Dynamics of the spontaneously accelerative equatorial expansion of a droplet in a high-intensity acoustic standing wave field

This work reports an investigation of the acoustically induced accelerated deformation of drops in high-intensity acoustic standing wave fields generated by a single-axis acoustic levitator. The dynamic characteristics of droplet deformation are obtained and discussed based on high-speed visualization and in-house Python codes. Based on the actual physical characteristics, the finite element method numerical model has been developed for intercoupling the sound field and flow field, allowing for bidirectional feedback between the drop shape and the acoustic wave.

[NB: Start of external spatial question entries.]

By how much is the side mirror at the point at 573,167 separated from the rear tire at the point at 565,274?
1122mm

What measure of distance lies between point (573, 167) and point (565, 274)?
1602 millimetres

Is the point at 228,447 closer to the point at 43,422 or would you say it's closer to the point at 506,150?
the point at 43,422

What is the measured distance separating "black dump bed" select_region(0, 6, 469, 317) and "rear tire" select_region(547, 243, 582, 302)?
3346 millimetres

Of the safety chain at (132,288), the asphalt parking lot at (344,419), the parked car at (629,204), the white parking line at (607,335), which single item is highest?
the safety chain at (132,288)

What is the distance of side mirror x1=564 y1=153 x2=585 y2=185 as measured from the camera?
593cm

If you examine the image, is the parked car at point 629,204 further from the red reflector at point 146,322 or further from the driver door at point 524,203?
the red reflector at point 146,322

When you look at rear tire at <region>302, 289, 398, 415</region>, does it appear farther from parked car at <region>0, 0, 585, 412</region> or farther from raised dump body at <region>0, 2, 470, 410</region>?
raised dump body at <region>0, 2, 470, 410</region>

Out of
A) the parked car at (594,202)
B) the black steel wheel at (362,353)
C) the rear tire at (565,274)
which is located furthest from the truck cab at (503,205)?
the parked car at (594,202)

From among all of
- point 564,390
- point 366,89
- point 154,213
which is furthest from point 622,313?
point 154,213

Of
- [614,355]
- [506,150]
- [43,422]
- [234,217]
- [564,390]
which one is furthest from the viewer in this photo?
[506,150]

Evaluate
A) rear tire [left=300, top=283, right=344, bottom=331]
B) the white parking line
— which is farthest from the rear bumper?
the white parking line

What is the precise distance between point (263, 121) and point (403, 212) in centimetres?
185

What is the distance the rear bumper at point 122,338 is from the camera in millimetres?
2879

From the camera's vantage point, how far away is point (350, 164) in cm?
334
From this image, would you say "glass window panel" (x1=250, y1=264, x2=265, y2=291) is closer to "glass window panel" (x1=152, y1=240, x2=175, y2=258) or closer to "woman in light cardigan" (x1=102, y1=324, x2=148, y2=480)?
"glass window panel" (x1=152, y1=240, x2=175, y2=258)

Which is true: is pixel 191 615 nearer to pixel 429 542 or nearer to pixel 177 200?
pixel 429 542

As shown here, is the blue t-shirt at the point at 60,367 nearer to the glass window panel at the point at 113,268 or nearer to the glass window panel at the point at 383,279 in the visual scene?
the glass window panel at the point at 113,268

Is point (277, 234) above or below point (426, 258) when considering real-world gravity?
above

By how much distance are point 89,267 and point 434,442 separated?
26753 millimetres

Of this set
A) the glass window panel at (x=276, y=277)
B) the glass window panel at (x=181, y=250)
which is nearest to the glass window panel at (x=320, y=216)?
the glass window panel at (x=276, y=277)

The experimental results indicate that during the deformation process of droplets, their equatorial radius expands at an increasing speed without artificially increasing the sound field intensity. The simulation shows that the acoustic radiation suction acting on the equator dominates droplet deformation. Furthermore, there is a kind of positive feedback loop between the acoustic radiation pressure (p(r)) amplitude at the drop's equator and the aspect ratio (AR) during the deformation period. It is confirmed that this causes the spontaneous accelerated expansion of the droplet's equator. In addition, the functional relationship between p(r) at the drop's equator and the AR has been obtained through theoretical derivation, which is consistent with the simulation results. Finally, the critical Bond number (B-a,B-s) of the rim instability is also obtained. This work provides deeper insights into contactless liquid manipulation and ultrasonic atomization technology applications.